Boko Haram militants killed nearly 100 Chadian soldiers and wounded dozens more in what President Idriss Deby described as the deadliest attack ever on the country's military.
The soldiers were ambushed on Monday in the island village of Boma in the swampy Lake Chad zone in the west of the country, where the armies of Chad, Nigeria and Niger have been fighting the Islamist militants for years.
"I have taken part in many operations ... but never in our history have we lost so many men at one time," Deby said during a visit to the site on Tuesday.
Deby gave an initial death toll of 92 and 47 wounded. Three military sources told Reuters on Wednesday that the number of dead had risen to 98.

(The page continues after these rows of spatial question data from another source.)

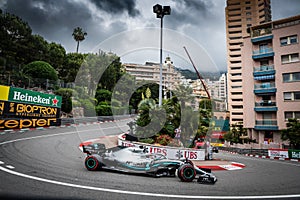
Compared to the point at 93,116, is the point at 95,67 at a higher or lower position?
higher

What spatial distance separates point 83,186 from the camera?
554 cm

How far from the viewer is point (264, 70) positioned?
29.0m

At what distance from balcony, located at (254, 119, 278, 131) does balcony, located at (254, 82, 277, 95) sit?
4124mm

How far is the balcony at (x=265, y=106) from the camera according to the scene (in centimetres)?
2755

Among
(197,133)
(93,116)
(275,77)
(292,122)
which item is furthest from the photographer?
(93,116)

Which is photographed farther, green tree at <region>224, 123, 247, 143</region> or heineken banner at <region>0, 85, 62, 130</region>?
green tree at <region>224, 123, 247, 143</region>

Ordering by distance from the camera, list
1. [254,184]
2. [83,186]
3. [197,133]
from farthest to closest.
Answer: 1. [197,133]
2. [254,184]
3. [83,186]

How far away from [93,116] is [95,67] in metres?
13.0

Footage on state TV showed Deby, who has ruled Chad since 1990 and survived several rebellions and coup attempts, wearing a protective mask and walking with troops among the charred remains of burned-out pick-up trucks.
The Boko Haram insurgency, which erupted in northeast Nigeria in 2009, has killed more than 30,000 people and forced about 2 million to flee their homes.
Further afield in Mali, Burkina Faso and western Niger, al Qaeda and Islamic State-linked militants are expanding their presence and have killed hundreds of troops over the last six months.
Deby has deployed troops to counter these groups in the Sahel and Lake Chad region.
Chad’s armed forces are among the most respected in the region - a reputation forged during decades of war and rebellions, and honed in a 2013 campaign against al Qaeda-linked Islamists in the deserts of northern Mali.
Chad is one of France's closest allies in its Operation Barkhane regional counter-terrorism push.